[What is expected]: Please repeat exactly the lines below from the one containing "Thumbnail image of" down to the one containing "Fighting Anorexia With Beauty (11 pics)", both included, and nothing else.

[Source information]:

*****

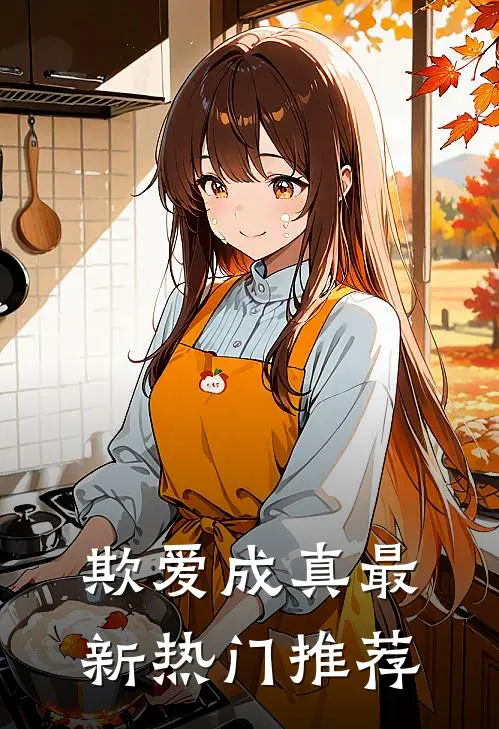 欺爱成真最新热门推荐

*****

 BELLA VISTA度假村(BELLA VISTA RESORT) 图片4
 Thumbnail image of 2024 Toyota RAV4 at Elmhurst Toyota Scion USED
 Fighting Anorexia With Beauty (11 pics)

*****

[Solution to the exercise]:
 Thumbnail image of 2024 Toyota RAV4 at Elmhurst Toyota Scion USED
 Fighting Anorexia With Beauty (11 pics)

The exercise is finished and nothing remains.